Fermi liquid theory: a renormalization group point of view

TL;DR

This paper demonstrates how Fermi liquid theory can be derived using a renormalization group approach, providing a systematic and order-by-order framework for understanding collective modes, response functions, and quasiparticle properties.

Contribution

It introduces a renormalization group method to recover Fermi liquid results, extending calculations to all orders and comparing different RG formulations.

Findings

RG equations reproduce Fermi liquid properties at one-loop order.

Two-loop calculations match results from bosonization and Ward identities.

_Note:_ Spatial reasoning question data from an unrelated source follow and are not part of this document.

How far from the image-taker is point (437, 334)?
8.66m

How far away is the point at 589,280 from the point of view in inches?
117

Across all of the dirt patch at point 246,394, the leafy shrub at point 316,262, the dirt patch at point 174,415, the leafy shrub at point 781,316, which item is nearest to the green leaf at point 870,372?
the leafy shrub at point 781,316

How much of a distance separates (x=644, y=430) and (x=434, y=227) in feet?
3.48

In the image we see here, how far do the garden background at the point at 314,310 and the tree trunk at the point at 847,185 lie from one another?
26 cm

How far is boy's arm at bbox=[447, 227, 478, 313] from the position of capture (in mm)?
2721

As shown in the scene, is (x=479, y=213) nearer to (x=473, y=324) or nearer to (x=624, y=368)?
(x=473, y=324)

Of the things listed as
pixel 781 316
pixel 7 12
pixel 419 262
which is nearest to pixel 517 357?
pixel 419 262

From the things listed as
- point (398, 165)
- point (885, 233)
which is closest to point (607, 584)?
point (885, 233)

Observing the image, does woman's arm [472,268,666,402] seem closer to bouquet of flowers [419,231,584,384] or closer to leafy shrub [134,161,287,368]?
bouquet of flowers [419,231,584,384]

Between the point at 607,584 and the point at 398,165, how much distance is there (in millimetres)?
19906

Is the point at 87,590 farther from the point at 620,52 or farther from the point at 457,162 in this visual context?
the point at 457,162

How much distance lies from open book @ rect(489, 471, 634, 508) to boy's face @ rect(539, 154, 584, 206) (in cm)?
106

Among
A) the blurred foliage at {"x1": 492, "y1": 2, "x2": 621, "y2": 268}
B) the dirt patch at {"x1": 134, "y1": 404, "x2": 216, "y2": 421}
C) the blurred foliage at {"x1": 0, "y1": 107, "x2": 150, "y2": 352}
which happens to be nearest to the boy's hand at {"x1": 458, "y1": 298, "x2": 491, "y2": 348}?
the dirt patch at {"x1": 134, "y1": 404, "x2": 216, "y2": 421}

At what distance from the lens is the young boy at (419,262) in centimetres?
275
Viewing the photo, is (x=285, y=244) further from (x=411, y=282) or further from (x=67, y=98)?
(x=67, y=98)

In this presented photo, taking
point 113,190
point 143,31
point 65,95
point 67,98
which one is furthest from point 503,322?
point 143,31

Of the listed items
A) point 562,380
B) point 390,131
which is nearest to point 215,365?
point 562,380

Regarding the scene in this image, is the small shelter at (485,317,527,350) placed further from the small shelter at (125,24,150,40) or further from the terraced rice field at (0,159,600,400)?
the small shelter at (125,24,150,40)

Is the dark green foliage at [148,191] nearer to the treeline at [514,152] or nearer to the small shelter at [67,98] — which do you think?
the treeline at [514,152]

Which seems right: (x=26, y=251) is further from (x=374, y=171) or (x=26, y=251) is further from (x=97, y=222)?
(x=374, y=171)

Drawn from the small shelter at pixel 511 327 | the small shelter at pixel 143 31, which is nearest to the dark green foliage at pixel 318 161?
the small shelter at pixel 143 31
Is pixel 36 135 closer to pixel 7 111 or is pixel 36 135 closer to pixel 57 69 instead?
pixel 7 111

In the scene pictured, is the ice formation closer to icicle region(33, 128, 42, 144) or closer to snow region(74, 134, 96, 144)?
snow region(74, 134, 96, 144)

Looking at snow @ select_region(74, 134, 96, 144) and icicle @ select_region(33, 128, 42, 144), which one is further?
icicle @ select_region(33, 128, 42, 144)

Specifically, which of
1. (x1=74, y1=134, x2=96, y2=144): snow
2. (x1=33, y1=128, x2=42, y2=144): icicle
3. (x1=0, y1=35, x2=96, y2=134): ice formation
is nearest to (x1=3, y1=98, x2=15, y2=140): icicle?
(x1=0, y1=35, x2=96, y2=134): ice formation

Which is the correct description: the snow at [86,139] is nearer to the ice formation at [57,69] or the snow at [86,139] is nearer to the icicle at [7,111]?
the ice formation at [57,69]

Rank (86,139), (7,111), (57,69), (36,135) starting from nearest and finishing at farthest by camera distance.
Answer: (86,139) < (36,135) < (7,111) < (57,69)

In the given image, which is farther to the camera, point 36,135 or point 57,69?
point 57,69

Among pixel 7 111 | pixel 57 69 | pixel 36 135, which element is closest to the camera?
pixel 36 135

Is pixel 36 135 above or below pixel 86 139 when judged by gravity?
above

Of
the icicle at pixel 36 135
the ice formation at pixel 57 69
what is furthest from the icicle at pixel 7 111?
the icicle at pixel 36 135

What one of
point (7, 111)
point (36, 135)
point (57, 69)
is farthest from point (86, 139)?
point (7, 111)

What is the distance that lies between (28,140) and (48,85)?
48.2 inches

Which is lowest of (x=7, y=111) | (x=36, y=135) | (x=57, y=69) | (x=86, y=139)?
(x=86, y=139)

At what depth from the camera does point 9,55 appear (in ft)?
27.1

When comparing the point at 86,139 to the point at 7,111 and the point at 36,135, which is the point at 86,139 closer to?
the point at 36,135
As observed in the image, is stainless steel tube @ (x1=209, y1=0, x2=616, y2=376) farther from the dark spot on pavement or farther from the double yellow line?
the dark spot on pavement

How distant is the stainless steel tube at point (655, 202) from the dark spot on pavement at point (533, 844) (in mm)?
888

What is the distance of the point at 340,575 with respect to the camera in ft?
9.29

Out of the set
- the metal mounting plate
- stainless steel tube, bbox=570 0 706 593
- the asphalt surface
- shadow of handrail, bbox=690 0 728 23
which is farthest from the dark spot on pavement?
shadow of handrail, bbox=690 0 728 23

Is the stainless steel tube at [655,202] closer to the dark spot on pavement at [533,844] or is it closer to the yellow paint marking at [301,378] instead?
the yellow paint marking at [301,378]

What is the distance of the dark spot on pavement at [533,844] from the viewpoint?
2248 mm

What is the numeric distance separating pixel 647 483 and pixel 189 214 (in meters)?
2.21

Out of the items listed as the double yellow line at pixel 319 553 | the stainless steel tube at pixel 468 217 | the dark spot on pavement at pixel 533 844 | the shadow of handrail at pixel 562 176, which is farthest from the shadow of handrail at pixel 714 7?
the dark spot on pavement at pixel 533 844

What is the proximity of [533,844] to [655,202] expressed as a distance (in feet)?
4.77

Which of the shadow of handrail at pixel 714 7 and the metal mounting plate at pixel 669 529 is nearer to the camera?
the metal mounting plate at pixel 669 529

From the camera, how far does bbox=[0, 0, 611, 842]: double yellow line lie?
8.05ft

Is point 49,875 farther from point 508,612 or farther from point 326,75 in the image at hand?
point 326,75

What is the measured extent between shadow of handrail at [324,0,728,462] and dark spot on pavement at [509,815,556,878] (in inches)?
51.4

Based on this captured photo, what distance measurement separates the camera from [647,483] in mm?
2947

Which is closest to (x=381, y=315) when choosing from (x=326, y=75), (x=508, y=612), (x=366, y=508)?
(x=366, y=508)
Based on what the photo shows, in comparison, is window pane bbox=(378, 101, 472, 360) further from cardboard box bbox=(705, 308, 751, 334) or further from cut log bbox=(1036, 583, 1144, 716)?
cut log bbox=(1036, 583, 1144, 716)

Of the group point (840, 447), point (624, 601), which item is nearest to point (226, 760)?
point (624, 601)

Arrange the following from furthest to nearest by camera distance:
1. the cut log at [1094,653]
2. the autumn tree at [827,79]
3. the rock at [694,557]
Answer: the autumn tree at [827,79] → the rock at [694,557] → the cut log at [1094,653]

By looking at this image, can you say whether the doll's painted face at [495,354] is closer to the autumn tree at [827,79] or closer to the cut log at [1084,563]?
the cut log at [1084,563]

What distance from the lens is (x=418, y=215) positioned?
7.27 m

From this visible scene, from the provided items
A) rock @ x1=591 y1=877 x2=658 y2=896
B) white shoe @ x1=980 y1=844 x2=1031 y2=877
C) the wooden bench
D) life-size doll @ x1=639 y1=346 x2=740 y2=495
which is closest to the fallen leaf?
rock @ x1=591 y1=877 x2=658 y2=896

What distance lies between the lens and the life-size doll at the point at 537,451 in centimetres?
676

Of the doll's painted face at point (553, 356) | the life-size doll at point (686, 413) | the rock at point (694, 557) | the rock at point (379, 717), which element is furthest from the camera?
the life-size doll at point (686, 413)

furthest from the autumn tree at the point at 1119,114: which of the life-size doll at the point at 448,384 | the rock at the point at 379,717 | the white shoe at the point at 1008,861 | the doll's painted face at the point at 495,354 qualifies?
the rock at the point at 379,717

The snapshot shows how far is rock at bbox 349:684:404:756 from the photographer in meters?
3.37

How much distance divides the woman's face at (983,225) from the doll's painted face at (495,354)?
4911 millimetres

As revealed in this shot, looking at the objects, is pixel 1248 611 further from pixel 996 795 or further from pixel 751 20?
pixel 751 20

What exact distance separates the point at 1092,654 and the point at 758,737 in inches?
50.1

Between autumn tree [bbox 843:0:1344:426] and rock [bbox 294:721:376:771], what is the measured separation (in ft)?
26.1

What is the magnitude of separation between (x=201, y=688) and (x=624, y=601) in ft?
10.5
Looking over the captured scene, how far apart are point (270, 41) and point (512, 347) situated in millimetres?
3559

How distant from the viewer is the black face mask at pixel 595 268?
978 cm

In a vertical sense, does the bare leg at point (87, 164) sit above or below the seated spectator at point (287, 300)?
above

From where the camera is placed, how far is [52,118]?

Discussion of zero-temperature limit and importance of multi-body interactions.

Abstract

We show how Fermi liquid theory results can be systematically recovered using a renormalization group (RG) approach. Considering a two-dimensional system with a circular Fermi surface, we derive RG equations at one-loop order for the two-particle vertex function $\Gamma $ in the limit of small momentum (${\bf Q}$) and energy ($\Omega $) transfer and obtain the equation which determines the collective modes of a Fermi liquid. The density-density response function is also calculated. The Landau function (or, equivalently, the Landau parameters $F_l^s$ and $F_l^a$) is determined by the fixed point value of the $\Omega $-limit of the two-particle vertex function (${\Gamma ^\Omega }^*$). We show how the results obtained at one-loop order can be extended to all orders in a loop expansion. Calculating the quasi-particle life-time and renormalization factor at two-loop order, we reproduce the results obtained from two-dimensional bosonization or Ward Identities. We discuss the zero-temperature limit of the RG equations and the difference between the Field Theory and the Kadanoff-Wilson formulations of the RG. We point out the importance of $n$-body ($n\geq 3$) interactions in the latter.